Questions
A. D'après la notice biographique de Fernando Pessoa, à quelle date est-il né ?
B. Énumérez toutes les rubriques en majuscules qui structurent la notice biographique de Fernando Pessoa.
C. Prolongez la notice biographique de Fernando Pessoa à la suite de sa dernière phrase.

Texte source
<<<<
NOM : Fernando Antonio Nogueira Pessoa.

 

DATE ET LIEU DE NAISSANCE : né à Lisbonne, paroisse des Martyrs, n° 4 Margo de S. Carlos (aujourd’hui « do Directório ») le 13 juin 1888.

 

FILIATION : fils légitime de Joaquim de Seabra Pessoa et de Maria Magdalena Pinheiro Nogueira. Petit fils, du côté paternel, du général Joaquim Antonio de Araujo Pessoa, combattant des campagnes libérales, et de Dionysia Seabra ; du côté maternel, du conseiller Luiz Antonio Nogueira, jurisconsulte, qui fut directeur général du ministère du Royaume, et de Magdalena Xavier Pinheiro. Ascendance plus lointaine mélange de gentilshommes et de juifs.

 

ÉTAT CIVIL : célibataire.

 

PROFESSION : le terme le plus approprié serait « traducteur », le plus exact celui de « correspondant en langues étrangères dans des maisons de commerce ». Le fait d’être poète et écrivain n’est pas une profession mais une vocation.
>>>>
Données fournies
<<<<
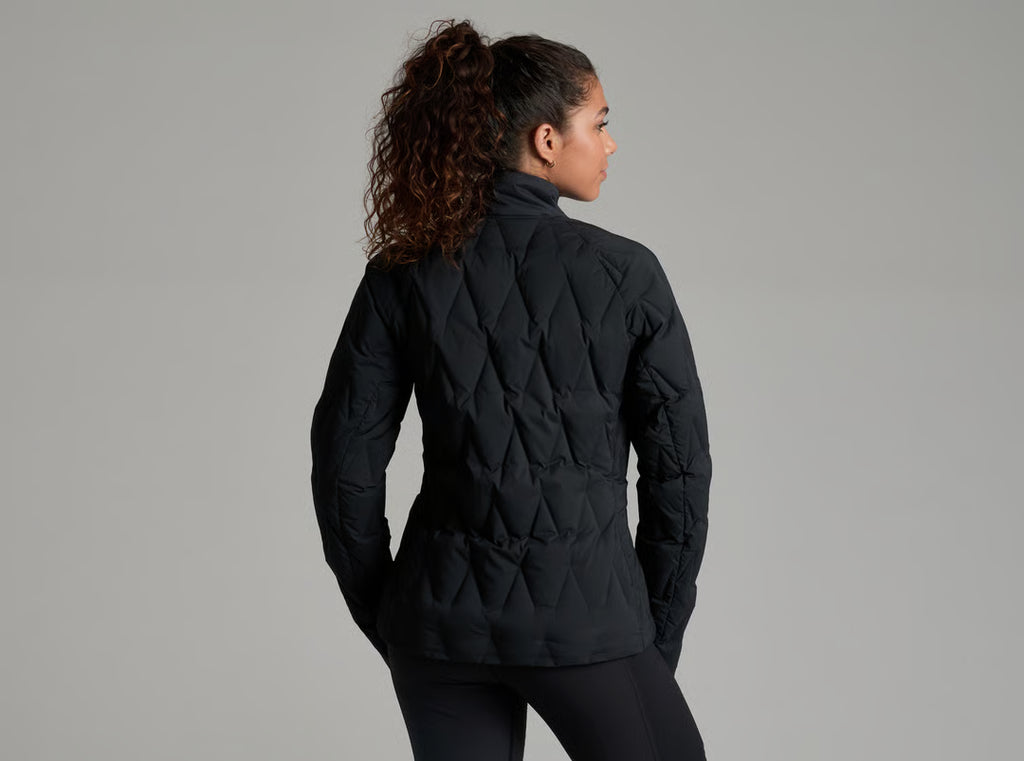 Firestorm™ Down Jacket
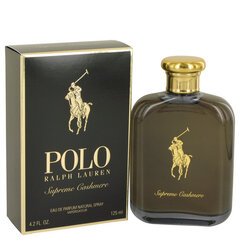 Kvapusis vanduo Ralph Lauren Supreme Cashmere EDP vyrams, 125 ml kaina ir informacija | Kvepalai vyrams | pigu.lt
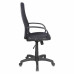 Кресло офисное Бюрократ CH-808AXSN/BLACK ткань черное (1)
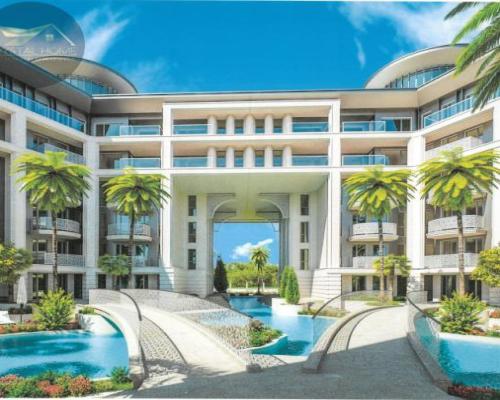 KOMPLEKS MIESZKANIOWY W SŁONECZNYM BRZEGU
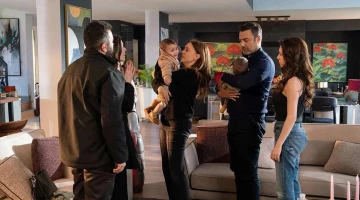 Кадр из Клюквенный щербет 127 серия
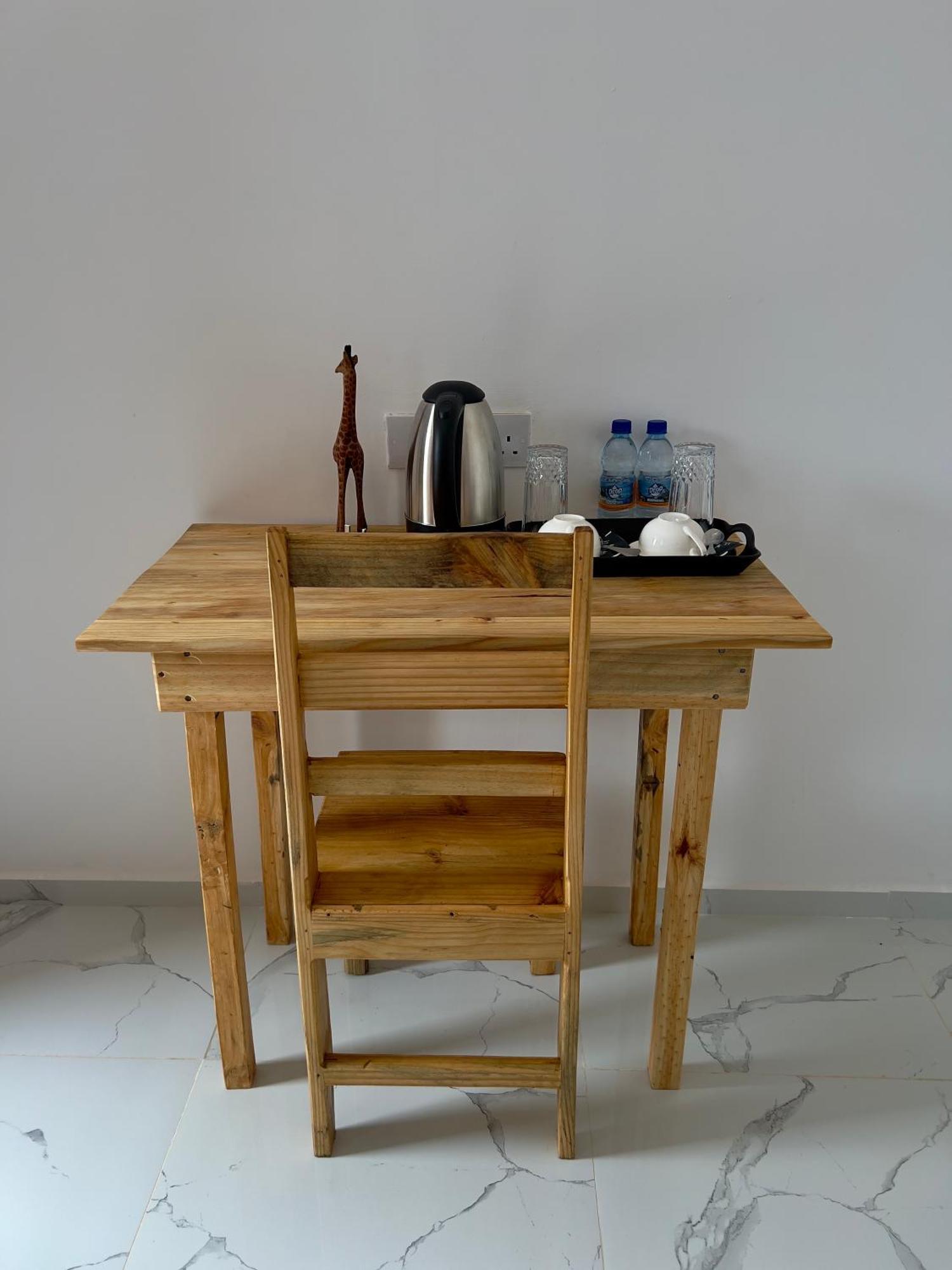 Kendwa Crystal Coast Hotel Ngoại thất bức ảnh
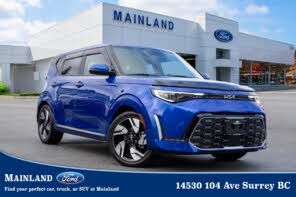 Kia Soul GT-Line FWD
>>>>
Réponses
A. Il est né le 13 juin 1888.

B. NOM, DATE ET LIEU DE NAISSANCE, FILIATION, ÉTAT CIVIL, PROFESSION

C.
 

DOMICILE : Rua Coelho da Rocha, 16, 1° D°, Lisbonne. (Adresse postale    boîte postale 147, Lisbonne.)

 

FONCTIONS SOCIALES REMPLIES : si l’on entend par là des emplois dans la fonction publique ou des postes importants, aucune.

 

ŒUVRES PUBLIÉES : pour le moment, l’œuvre est essentiellement dispersée dans plusieurs revues et publications occasionnelles. Voici, en fait de livres ou de brochures, ce qu’il juge valable : 35 Sonnets (en anglais), 1918 ; English Poems I-II et English Poems III (également en anglais), 1922 ; et le livre Message, 1934, primé par le Secrétariat à la Propagande nationale, dans la catégorie « Poème ». La brochure L’Interrègne, publiée en 1928 et constituant un plaidoyer en faveur de la Dictature militaire au Portugal, doit être considérée comme non avenue. Il importe de revoir tout cela et peut-être d’en éliminer une bonne partie.

 

ÉDUCATION : son père étant décédé en 1893 et sa mère s’étant remariée en 1895 avec le commandant João Miguel Rosa, consul du Portugal à Durban, Natal, c’est là qu’il fut élevé. À quinze ans, en 1903, il obtint à l’examen d’entrée à l’université du Cap de Bonne-Espérance, le prix Reine Victoria en dissertation anglaise.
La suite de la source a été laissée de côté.